The Stable Diffusion team releases a large language model: is the era of the open source version of ChatGPT coming?
The open source model Stable Diffusion released by Stability AI is currently one of the most mainstream and important AI painting models.
Based on Stable Diffusion, the developer community has created many interesting plug-ins and models, such as the Control Net project that can control the shape of graphics, and more than 1,000 related development projects.
Now, this AI company that is keen on open source wants to do another big thing-release an open source large language model similar to ChatGPT.
Big language model for everyone
2023 can be said to be a year of blowout for large language models. In the past few months, a new large language model has been released almost every week. Large models, small models, text generation, multimodal, closed source, open source... Now is the spring of large language models, and all kinds of schools are blooming. This enthusiasm not only belongs to Internet companies such as Microsoft, Google, Baidu, and Ali, but also to all AI-related technology companies.
Compared with the existing large models, what is special about the StableLM large language model?
According to the official introduction, StableLM is currently an open source and transparent model that allows researchers and developers to freely inspect, use and modify the code. Just like Stable Diffusion, users can freely configure Stable LM to create a large language model tailored to their needs. The current StableLM Alpha version model has a parameter size of 3 billion and 7 billion. In the future, Stability AI will also provide model versions with a parameter size of 15 billion and 65 billion.
Although the model size of StableLM is much smaller than the 175 billion parameters of the GPT-3 model, Stability AI said that StableLM is based on an expanded data set that is 3 times larger than The Pile data set. It has a good performance in dialogue with natural language.
The Pile data set itself already includes a large number of books, Github knowledge base, web pages, chat records and other data, and also collects papers in medicine, physics, mathematics, computer science and philosophy, which can be used for general large language models and cross-domain text generation. Training provides a good baseline. Therefore, in actual use, the gap between StableLM and GPT-3 is not as obvious as the difference in paper parameter data.
For example, in terms of dialogue, if you ask "what would you say to a friend who is about to graduate from high school", StableLM will answer:
You should be proud of yourself and what you have achieved, and you should have expectations for the future.
StableLM also handles tasks like "writing an email" with ease.
In terms of creation, if such a title is given - "Write an epic rap battle song between deep learning neural network and symbolic artificial intelligence", StableLM can also write a rap lyrics in seconds.
In addition, Stability AI also showed some examples of "unconventional paths", such as writing programs in C language that can computer the meaning of life.
Stability AI also hosts StableLM on the HuggingFace community website, and users who want to try it can visit here for communication and debugging.
Through the short test we conducted, we found that StableLM's Chinese level is not very good, let alone compared with excellent students like ChatGPT. Therefore, it is recommended that you use English when communicating.
How far is it from ChatGPT?
So how does it compare to ChatGPT? At least for now, it's best not to compare them.
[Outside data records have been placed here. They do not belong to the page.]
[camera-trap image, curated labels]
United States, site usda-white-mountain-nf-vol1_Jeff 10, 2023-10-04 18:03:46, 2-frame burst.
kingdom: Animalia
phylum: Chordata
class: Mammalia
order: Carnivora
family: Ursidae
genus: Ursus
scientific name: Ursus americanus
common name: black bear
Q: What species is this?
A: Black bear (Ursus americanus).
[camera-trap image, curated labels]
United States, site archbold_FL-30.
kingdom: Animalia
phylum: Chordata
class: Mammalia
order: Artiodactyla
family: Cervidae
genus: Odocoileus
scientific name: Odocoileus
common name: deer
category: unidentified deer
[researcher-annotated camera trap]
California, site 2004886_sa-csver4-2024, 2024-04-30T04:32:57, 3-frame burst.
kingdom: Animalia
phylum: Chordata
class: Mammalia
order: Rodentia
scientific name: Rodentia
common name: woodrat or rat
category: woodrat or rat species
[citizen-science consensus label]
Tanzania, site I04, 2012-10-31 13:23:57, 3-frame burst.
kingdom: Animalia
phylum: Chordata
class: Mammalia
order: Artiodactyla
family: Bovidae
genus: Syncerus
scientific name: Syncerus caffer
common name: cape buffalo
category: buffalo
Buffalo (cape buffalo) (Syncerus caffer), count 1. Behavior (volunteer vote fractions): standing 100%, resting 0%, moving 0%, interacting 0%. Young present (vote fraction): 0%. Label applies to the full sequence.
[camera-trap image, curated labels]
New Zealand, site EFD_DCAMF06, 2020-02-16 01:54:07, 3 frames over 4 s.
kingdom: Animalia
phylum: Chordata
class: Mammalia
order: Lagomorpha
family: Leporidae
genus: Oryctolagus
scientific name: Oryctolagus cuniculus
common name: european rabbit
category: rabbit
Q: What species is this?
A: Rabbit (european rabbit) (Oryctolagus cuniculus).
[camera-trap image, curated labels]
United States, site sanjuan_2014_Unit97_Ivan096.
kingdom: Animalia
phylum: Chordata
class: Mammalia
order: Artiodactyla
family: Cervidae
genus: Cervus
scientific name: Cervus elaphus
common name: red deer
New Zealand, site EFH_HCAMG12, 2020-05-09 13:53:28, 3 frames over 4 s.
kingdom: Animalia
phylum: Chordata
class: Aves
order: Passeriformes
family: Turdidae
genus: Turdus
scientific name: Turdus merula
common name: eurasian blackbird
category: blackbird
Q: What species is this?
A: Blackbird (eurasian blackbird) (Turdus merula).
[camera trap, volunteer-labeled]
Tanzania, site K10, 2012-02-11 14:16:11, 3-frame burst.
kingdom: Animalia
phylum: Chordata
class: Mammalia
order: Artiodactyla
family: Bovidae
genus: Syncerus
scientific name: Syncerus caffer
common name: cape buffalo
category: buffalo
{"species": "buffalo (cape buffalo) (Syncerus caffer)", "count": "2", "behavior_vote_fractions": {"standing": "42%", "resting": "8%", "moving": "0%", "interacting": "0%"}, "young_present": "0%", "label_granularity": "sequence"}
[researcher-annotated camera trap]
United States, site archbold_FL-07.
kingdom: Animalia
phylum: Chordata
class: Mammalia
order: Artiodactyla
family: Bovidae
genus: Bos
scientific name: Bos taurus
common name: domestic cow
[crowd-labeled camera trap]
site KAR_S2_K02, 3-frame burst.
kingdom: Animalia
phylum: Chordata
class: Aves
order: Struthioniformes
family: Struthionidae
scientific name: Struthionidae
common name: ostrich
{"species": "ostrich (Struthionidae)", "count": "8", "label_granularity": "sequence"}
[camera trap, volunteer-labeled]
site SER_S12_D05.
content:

In fact, the authenticity of its output is almost nonexistent. See below, for example, which claims that on January 6, 2021, Trump supporters took control of the Legislature, which is a dangerously confusing message about recent events.
And ChatGPT answered this way:
Closed source or open source?
Like many open source large language models including Stanford University's Alpaca, StableLM provides developers with the opportunity to freely customize large language models locally or on the server, eliminating the need to worry about data leakage to the model background.
However, after ChatGPT became popular, questions about AI model data privacy emerged in an endless stream. Not long ago, Samsung was exposed that several employees leaked confidential data to ChatGPT, so that Samsung Semiconductor decided to develop its own internal AI tools to avoid similar problems from happening again.
In addition to the advantages of high transparency, the open source model also facilitates developers to develop more creative applications. For example, users can customize StableLM to create a non-stop web writer, or a senior programmer or copywriter who is familiar with company projects. In addition, you can also tune into a horoscope expert on Weibo.
The open source model provides developers with a wider range of creative space, but it also provides more advanced tools for perpetrators. For those with ulterior motives, open source large-scale language models may become an artifact of telecom fraud. They can realistically simulate conversations and defraud people of their property.
Open source technology is always accompanied by controversy, which Stability AI has long expected. Stability AI has faced numerous copyright infringement lawsuits for its open-source "Stable Diffusion," as well as controversies over users using its tool to generate pornography.
Emad Mostaque, CEO of Stability AI, mentioned in a previous interview that large models need to receive more supervision, rather than being locked in a small black box by large companies. Therefore, the openness of large models is very important to this community. Stability AI insists on open source in order to bring technology to more people and guide people to think more.
StableLM is yet another validation of the promise of Stability AI, and it has the potential to start a new chapter in a future where everyone has their own language model.